Non-exclusive jurisdiction
When you are fairly keen for English courts to hear disputes about your contract — and (cough) any non-contractual obligations arising out of it, but you won’t die in a ditch about it. Compare with exclusive jurisdiction.
Rome II
If you’ve ever despaired at the pernicketiness of governing law clauses such as this:—
This agreement and any non-contractual obligations arising out of or in connection with it shall be governed by and construed in accordance with English law.
Then you have the Rome II EU Regulation[4] to blame. Enacted in 2007, it applies to all EU Member States, except Denmark but still including the UK, and is designed to harmonise the “conflict of laws” rules across Member States, except Denmark but still including the UK, dealing with non-contractual disputes.
“But still including the UK”? Didn’t the UK take back control?
Brexit does not necessarily mean Brexit. The UK still is a party to Rome I and II as they form part of the “EU retained law” which the UK continues to apply post Brexit.
“Non-contractual obligations”
Breach of “non-contractual obligations” includes actions based on tort (e.g. negligence), competition law and statutory duty. But, fabulously, not those arising out of the negotiable nature of bills of exchange, cheques and promissory notes and other negotiable instruments, or company law or defamation — though it’s hard to see how you could have a non-contractual obligation to defame someone.
But the main thing is to ensure any concurrent claims in contract and tort can be — must be — decided in the same forum.
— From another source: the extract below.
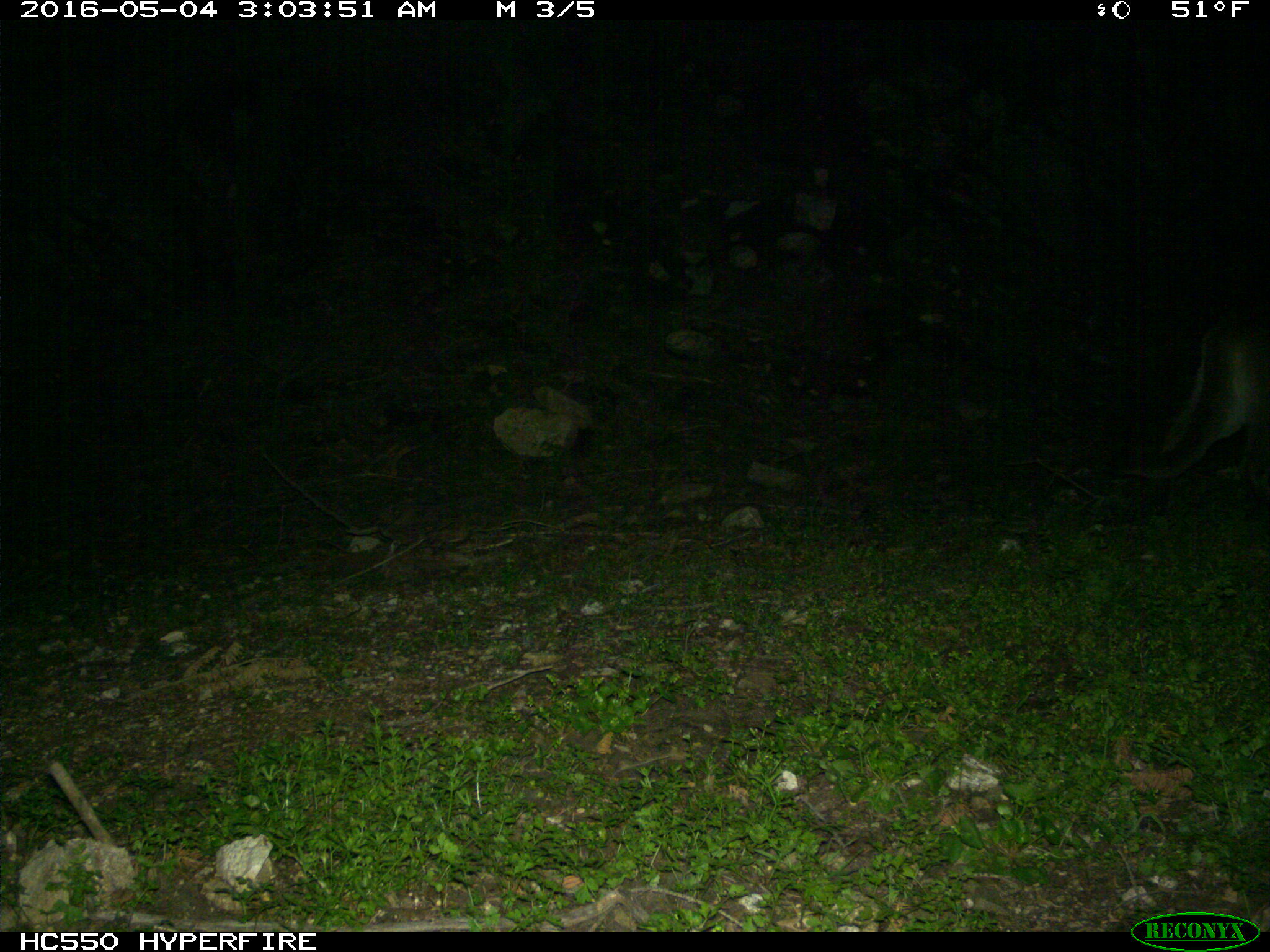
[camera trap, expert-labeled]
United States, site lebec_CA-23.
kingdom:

This is mostly interesting where the parties to a contract are in different jurisdictions, and each will prefer their own jurisdiction to hear a non-contractual dispute. But even there, frankly, a concurrent claim in tort would only be relevant in most cases to builders.
Of course, the sensible thing would be to expressly exclude tort claims under the contract. But for those not prescient enough to do that, there’s always this magic incantation. Parties can agree to submit non-contractual obligations to the law of their choice. Previously, English courts haven’t been sure as to whether this is cricket. Rome II confirms that it is, where the agreement was made after the event giving rise to the damage; or where all parties are pursuing a commercial activity, if freely negotiated before the event giving rise to the damage occurred.